A Comparison of the Performance of Ensemble Tree and Neural Networks for The Prediction of Traffic Accident Duration
Hüseyin Korkmaz, Mehmet Ali Ertürk, Mehmet AdakTraffic accident duration is defined as the time difference between the occurrence and the return of the accident scene’s initial state. The aim of this paper is to predict the traffic accident duration based on traffic accident data in Istanbul with Ensemble Tree and Neural Networks methods and to compare the performance of these methods. The secondary aim of the paper is to identify the main factors affecting the accident duration. The accident data sets obtained from Istanbul Metropolitan Municipality and General Directorate of Security are used in this paper. The dataset includes 1.905 traffic accident records in Istanbul from 2013 to 2021. The data were analyzed within the scope of data mining.
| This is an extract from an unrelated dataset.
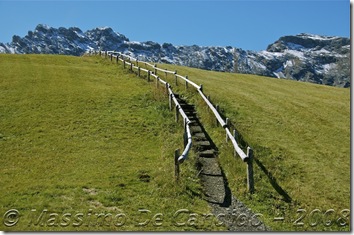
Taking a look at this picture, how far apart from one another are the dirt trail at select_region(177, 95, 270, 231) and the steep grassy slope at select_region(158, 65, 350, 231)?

Statistical tests and machine learning algorithms were applied to the extracted data set and prediction of traffic accident duration was performed. R², MSE, RMSE and MAE metrics were used for the performance measures of the algorithms applied in this paper. It was found that the Ensemble Tree algorithm achieved an R-Square of 0.85 in training, while the Neural Networks algorithm performed better with 0.91 in testing.
Trafik Kaza Süresinin Tahmini İçin Topluluk Ağacı ve Sinir Ağları Performansının Karşılaştırılması
Hüseyin Korkmaz, Mehmet Ali Ertürk, Mehmet AdakTrafik kaza süresi, bir kazanın meydana gelmesi ile kaza yerinin başlangıç durumuna dönmesi arasındaki zaman farkı olarak ifade edilmektedir. Bu araştırmanın birincil amacı İstanbul’daki trafik kaza verilerine dayalı olarak trafik kaza süresini Topluluk Ağacı ve Sinir Ağları yöntemleri ile tahmin etmek ve bu yöntemlerin performanslarını karşılaştırmaktır. Araştırmanın ikincil amacı ise trafik kaza süresini etkileyen temel faktörleri belirlemektir. Bu araştırmada İstanbul Büyükşehir Belediyesi ve Emniyet Genel Müdürlüğü kurumlarından elde edilen İstanbul’a ait kaza bilgisi veri setleri kullanılmıştır. Veri seti, 2013-2021 yılları arasındaki İstanbul’da gerçekleşen 1.905 trafik kaza kaydını içermektedir. Veriler, veri madenciliği kapsamında incelenmiştir. Ayıklanan veri setine istatistik testleri ve makine öğrenmesi algoritmalarından Topluluk Ağacı ve Sinir Ağları uygulanarak trafik kaza süresi tahmini gerçekleştirilmiştir. Bu araştırmada uygulanan algoritmaların performans ölçümleri için R², MSE, RMSE ve MAE metrikleri kullanılmıştır. Topluluk Ağacı algoritmasının eğitimde R-Kare: 0.85 ile başarılı bir performans elde ettiği, testte ise R-Kare: 0.91 ile Sinir Ağları algoritmasının daha iyi performans gösterdiği sonucuna ulaşılmıştır.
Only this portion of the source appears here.